Produzione 2020

Associazione Culturale “Il Volto di Velluto” presenta

“GAUDÌ NON È PIÙ QUI” 

Una commedia di Matteo Tibiletti

Con: Emanuela Legno, Alessia Agostino, Silvia Codo, Daniele Civelli, Stefano Buttiglione, Juri Zordan, Riccardo Coppola , Chiara Segù e Matteo Tibiletti

Scene: Stefania Pravato

Service Luci: Vincenzo Rasulo

Foto di scena: Camilla Zetta

Assistente alla regia: Yhoanka Ceniccola

Regia: Emanuela Legno, Alessia Agostino, Matteo Tibiletti

LA COMPAGNIA TEATRALE “IL VOLTO DI VELLUTO” PORTA IN SCENA I COLORI DELLA SPAGNA CON UNA NUOVA E APPASSIONANTE COMMEDIA DI MATTEO TIBILETTI.

 “IL VOLTO DI VELLUTO” DI BRENTA, DOPO L’ENORME SUCCESSO DI PUBBLICO OTTENUTO LO SCORSO ANNO CON LA COMMEDIA “UOVA AL TEGAMINO”, TORNA IN SCENA CON UNA COMMEDIA CHE INTENDE RENDERE OMAGGIO AL CINEMA DI PEDRO ALMODÓVAR.

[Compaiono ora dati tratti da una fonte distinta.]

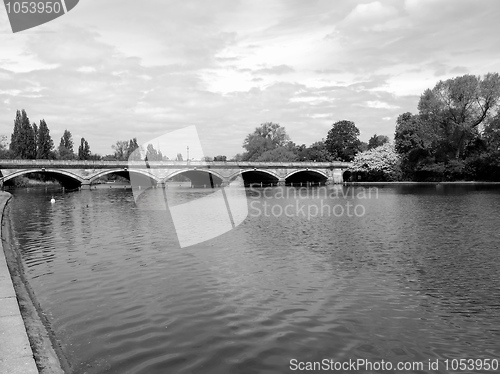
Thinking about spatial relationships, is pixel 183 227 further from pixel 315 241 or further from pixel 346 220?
pixel 346 220

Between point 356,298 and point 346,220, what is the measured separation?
19003mm

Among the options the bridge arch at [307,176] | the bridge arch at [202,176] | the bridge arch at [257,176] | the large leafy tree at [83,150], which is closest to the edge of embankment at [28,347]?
the bridge arch at [202,176]

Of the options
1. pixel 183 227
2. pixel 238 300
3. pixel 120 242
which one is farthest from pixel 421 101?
pixel 238 300

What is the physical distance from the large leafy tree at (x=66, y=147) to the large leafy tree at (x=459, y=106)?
352ft

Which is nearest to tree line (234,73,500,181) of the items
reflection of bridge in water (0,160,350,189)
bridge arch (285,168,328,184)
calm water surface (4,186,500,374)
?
bridge arch (285,168,328,184)

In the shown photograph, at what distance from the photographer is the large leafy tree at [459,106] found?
261 ft

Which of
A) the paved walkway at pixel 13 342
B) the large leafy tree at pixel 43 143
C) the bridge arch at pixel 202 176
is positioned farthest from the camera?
the large leafy tree at pixel 43 143

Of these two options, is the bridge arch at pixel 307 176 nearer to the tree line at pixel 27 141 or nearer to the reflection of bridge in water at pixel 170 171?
the reflection of bridge in water at pixel 170 171

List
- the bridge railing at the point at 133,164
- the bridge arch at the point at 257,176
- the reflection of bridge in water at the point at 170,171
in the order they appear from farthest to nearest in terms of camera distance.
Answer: the bridge arch at the point at 257,176
the reflection of bridge in water at the point at 170,171
the bridge railing at the point at 133,164

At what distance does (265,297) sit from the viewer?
43.7ft

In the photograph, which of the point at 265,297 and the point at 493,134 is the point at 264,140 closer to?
the point at 493,134

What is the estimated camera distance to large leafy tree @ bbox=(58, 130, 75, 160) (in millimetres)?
137625

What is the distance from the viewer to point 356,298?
1310 centimetres

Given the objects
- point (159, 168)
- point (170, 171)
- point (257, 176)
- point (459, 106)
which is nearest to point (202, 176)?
point (257, 176)
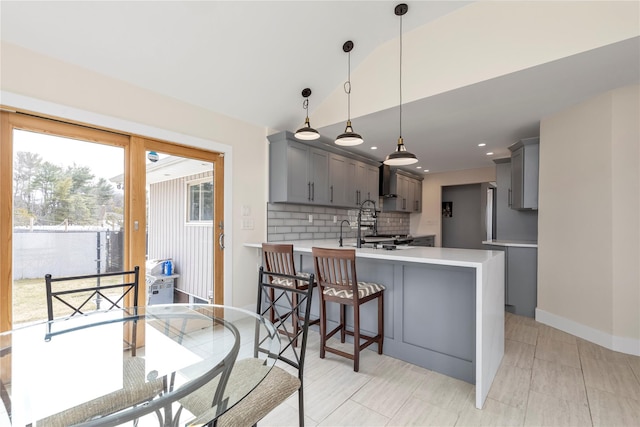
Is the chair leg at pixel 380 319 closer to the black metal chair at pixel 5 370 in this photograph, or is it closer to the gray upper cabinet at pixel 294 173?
the gray upper cabinet at pixel 294 173

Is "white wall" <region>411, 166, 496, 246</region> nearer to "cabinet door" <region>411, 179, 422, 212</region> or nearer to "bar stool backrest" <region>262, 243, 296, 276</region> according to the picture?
"cabinet door" <region>411, 179, 422, 212</region>

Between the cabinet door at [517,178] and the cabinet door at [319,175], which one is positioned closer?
the cabinet door at [517,178]

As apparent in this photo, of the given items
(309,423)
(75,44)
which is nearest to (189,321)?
(309,423)

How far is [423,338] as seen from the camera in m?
2.38

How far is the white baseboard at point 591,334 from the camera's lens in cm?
265

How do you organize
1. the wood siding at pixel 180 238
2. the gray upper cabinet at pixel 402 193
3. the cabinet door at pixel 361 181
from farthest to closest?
the gray upper cabinet at pixel 402 193
the cabinet door at pixel 361 181
the wood siding at pixel 180 238

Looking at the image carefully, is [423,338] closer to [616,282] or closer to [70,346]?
[616,282]

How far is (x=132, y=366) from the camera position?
1399 millimetres

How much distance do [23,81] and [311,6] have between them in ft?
7.38

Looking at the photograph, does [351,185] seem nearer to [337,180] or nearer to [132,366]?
[337,180]

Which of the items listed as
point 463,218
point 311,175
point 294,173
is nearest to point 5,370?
point 294,173

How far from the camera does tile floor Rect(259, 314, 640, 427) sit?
1737 mm

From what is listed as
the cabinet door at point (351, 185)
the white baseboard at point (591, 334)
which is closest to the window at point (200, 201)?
the cabinet door at point (351, 185)

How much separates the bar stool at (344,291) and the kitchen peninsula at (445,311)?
0.15 meters
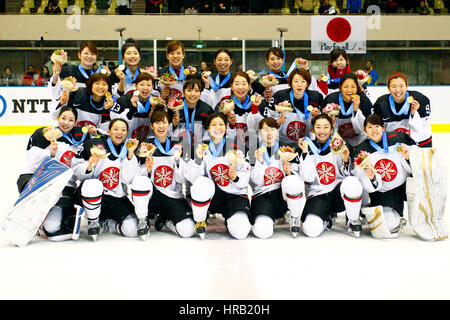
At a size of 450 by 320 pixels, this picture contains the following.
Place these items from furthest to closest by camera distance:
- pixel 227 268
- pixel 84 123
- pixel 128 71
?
pixel 128 71 < pixel 84 123 < pixel 227 268

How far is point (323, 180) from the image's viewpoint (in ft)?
13.8

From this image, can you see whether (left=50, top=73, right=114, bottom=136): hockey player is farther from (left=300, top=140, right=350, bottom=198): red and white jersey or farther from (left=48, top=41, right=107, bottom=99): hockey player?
(left=300, top=140, right=350, bottom=198): red and white jersey

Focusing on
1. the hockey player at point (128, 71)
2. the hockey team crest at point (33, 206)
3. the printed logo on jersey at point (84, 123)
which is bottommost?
the hockey team crest at point (33, 206)

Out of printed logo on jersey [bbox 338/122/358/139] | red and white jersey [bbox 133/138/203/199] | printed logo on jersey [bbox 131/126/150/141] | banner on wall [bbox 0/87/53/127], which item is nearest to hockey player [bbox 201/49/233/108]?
printed logo on jersey [bbox 131/126/150/141]

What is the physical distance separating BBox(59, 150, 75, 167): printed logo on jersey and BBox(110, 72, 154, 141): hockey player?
53 cm

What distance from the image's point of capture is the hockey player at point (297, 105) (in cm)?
444

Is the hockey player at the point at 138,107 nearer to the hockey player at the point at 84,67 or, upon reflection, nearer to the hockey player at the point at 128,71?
the hockey player at the point at 128,71

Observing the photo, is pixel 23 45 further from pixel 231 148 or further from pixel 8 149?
pixel 231 148

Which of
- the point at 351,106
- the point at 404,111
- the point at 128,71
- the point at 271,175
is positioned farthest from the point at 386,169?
the point at 128,71

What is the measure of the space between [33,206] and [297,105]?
6.85ft

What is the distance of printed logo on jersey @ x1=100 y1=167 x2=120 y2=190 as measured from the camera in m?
4.09

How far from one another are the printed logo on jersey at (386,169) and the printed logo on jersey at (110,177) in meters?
1.85

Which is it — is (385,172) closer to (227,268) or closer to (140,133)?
(227,268)

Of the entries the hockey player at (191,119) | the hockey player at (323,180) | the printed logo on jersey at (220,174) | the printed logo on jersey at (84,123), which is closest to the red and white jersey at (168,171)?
the printed logo on jersey at (220,174)
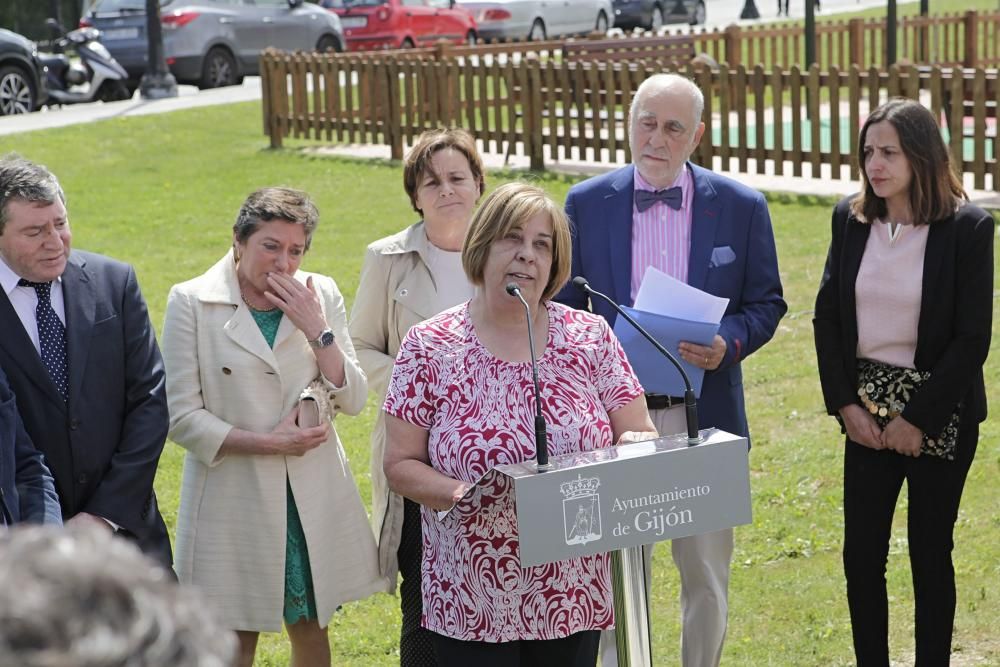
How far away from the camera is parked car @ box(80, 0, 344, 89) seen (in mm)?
24312

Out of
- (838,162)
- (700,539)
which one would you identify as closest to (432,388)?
(700,539)

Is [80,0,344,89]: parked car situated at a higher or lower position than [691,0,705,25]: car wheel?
lower

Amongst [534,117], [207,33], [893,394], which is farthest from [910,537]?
[207,33]

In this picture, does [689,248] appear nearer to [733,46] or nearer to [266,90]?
[266,90]

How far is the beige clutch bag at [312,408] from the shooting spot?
460cm

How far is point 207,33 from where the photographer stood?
976 inches

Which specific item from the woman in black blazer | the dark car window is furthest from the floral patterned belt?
→ the dark car window

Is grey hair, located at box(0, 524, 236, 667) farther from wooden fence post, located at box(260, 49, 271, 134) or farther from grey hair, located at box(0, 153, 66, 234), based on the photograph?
wooden fence post, located at box(260, 49, 271, 134)

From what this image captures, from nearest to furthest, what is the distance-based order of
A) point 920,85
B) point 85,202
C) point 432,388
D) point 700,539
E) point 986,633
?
1. point 432,388
2. point 700,539
3. point 986,633
4. point 920,85
5. point 85,202

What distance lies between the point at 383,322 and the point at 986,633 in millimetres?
2673

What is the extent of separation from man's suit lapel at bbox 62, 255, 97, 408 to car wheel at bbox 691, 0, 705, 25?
128 feet

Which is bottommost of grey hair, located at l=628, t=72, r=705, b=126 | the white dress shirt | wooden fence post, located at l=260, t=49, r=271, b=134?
the white dress shirt

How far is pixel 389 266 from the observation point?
502 cm

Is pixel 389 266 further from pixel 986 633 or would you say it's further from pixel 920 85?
pixel 920 85
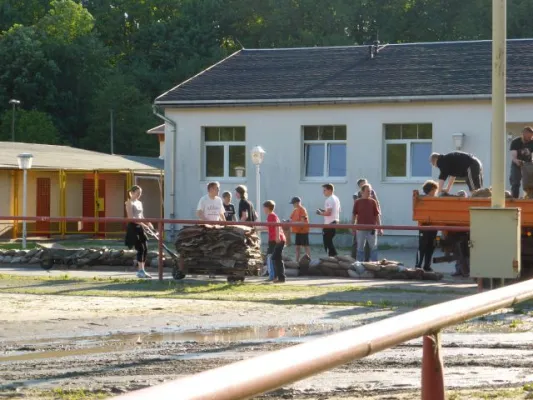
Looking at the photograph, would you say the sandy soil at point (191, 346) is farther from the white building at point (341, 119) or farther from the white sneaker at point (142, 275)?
the white building at point (341, 119)

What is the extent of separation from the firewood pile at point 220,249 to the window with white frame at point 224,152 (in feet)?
51.4

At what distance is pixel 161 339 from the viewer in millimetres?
12695

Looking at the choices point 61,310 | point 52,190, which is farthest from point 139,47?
point 61,310

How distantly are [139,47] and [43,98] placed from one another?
407 inches

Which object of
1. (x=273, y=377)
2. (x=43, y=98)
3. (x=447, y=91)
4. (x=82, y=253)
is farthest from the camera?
(x=43, y=98)

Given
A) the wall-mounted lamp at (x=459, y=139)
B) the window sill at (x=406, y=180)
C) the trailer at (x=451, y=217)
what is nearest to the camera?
the trailer at (x=451, y=217)

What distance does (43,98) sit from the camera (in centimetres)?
7444

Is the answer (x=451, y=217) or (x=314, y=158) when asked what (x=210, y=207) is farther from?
(x=314, y=158)

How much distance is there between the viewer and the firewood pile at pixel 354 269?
21.3 meters

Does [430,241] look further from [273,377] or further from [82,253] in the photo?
[273,377]

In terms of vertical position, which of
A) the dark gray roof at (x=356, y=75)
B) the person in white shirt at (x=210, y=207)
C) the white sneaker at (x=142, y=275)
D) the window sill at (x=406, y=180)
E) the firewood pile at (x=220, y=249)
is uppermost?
the dark gray roof at (x=356, y=75)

L’autore e co-regista Matteo Tibiletti, recentemente insignito di rilevanti onorificenze internazionali ( “Prix du Scenario” aParigi“Best Film Originality” a Barcellona“Best Experimental Award” a San Diego; “Smart Experimental Film” aWashington“Best movie” a Los Angeles; Borsa di studio ESMoA Artist in Residence 2020 a Los Angeles)ambienta la nuova ed appassionante commedia dal titolo “Gaudì non è più qui” in una calda estate catalana. I sogni sono il perno sul quale ruota l’intera vicenda, il cui intreccio miscela sapientemente il divertimento allo stato puro con la riflessione profonda sul significato dell’esistenza e l’importanza dell’assenza d’amore nelle vite di ciascuno. 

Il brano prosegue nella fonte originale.